_WORK TO BE COMPLETED_: Copy every one of the items below without changing a single word or number.

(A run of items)
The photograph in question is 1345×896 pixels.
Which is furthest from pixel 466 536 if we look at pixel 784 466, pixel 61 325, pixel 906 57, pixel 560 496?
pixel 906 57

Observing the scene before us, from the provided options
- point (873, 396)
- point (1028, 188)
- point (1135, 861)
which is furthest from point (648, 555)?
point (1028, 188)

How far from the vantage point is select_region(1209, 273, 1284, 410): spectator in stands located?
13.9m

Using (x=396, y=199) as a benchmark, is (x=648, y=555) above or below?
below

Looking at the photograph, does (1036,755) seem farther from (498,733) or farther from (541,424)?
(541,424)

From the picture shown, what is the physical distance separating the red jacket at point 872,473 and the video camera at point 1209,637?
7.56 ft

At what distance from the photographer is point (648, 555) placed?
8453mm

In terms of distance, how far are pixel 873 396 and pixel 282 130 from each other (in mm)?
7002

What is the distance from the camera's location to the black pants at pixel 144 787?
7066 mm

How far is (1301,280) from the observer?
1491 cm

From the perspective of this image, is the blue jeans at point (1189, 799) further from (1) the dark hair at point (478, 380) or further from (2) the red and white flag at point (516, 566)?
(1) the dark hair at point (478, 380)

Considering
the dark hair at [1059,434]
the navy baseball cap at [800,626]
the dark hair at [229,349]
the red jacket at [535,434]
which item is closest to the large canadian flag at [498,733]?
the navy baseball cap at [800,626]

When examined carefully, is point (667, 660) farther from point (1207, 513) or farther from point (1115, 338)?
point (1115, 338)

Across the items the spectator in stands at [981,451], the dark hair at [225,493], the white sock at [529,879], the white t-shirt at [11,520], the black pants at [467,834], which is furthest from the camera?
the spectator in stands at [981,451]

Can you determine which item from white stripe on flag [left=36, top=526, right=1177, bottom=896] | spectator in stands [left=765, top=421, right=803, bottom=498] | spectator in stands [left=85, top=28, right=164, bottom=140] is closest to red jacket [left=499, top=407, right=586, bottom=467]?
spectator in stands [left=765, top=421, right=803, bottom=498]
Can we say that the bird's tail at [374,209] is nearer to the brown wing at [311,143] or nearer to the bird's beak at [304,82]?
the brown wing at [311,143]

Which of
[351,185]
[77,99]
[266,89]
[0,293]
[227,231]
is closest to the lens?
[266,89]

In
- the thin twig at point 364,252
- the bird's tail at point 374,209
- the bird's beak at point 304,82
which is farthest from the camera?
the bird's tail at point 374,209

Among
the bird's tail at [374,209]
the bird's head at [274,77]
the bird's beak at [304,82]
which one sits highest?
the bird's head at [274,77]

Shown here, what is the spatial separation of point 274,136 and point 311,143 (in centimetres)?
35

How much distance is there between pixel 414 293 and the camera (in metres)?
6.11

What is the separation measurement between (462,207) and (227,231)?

_TASK OUTPUT_:
The photograph in question is 1345×896 pixels.
Which is furthest from pixel 466 536 if we look at pixel 784 466, pixel 61 325, pixel 906 57, pixel 560 496?
pixel 906 57

Observing the scene before us, from the provided options
- point (873, 396)
- point (1028, 188)
- point (1135, 861)
which is furthest from point (648, 555)?
point (1028, 188)

How far from the vantage point is select_region(1209, 273, 1284, 410): spectator in stands located?
13.9m

Using (x=396, y=199) as a benchmark, is (x=648, y=555) above or below?
below

Looking at the photograph, does (1036,755) seem farther from (498,733) or farther from (541,424)?
(541,424)

From the picture shown, what is the physical distance separating the red jacket at point 872,473 and the video camera at point 1209,637?
7.56 ft

At what distance from the photographer is point (648, 555) placed?
8453mm

In terms of distance, how far are pixel 873 396 and pixel 282 130 from each other (in mm)?
7002

What is the distance from the camera's location to the black pants at pixel 144 787?
7066 mm

How far is (1301,280) from the observer?
1491 cm

From the perspective of this image, is the blue jeans at point (1189, 799) further from (1) the dark hair at point (478, 380) or further from (2) the red and white flag at point (516, 566)?
(1) the dark hair at point (478, 380)

Considering
the dark hair at [1059,434]
the navy baseball cap at [800,626]
the dark hair at [229,349]
the red jacket at [535,434]
which item is closest to the large canadian flag at [498,733]?
the navy baseball cap at [800,626]

When examined carefully, is point (667, 660) farther from point (1207, 513) or farther from point (1115, 338)?
point (1115, 338)

Across the items the spectator in stands at [981,451], the dark hair at [225,493], the white sock at [529,879], the white t-shirt at [11,520], the black pants at [467,834], which is furthest from the camera?
the spectator in stands at [981,451]

Can you determine which item from white stripe on flag [left=36, top=526, right=1177, bottom=896] | spectator in stands [left=765, top=421, right=803, bottom=498] | spectator in stands [left=85, top=28, right=164, bottom=140] is closest to red jacket [left=499, top=407, right=586, bottom=467]?
spectator in stands [left=765, top=421, right=803, bottom=498]
Can we say that the bird's tail at [374,209] is nearer to the brown wing at [311,143] or nearer to the bird's beak at [304,82]?
the brown wing at [311,143]

Which of
[351,185]
[77,99]
[266,89]
[0,293]
[227,231]
is closest to the lens?
[266,89]

In
- the thin twig at point 364,252
- the bird's tail at point 374,209
- the bird's beak at point 304,82
which is farthest from the camera?
the bird's tail at point 374,209

Among
the bird's tail at [374,209]
the bird's head at [274,77]
the bird's beak at [304,82]
which one sits highest?
the bird's head at [274,77]

Shown here, what is the spatial separation of point 274,136 and point 311,143 (in centimetres)?
35

How much distance is there between pixel 414 293 and the camera (in metres)?
6.11

What is the separation measurement between (462,207) and (227,231)?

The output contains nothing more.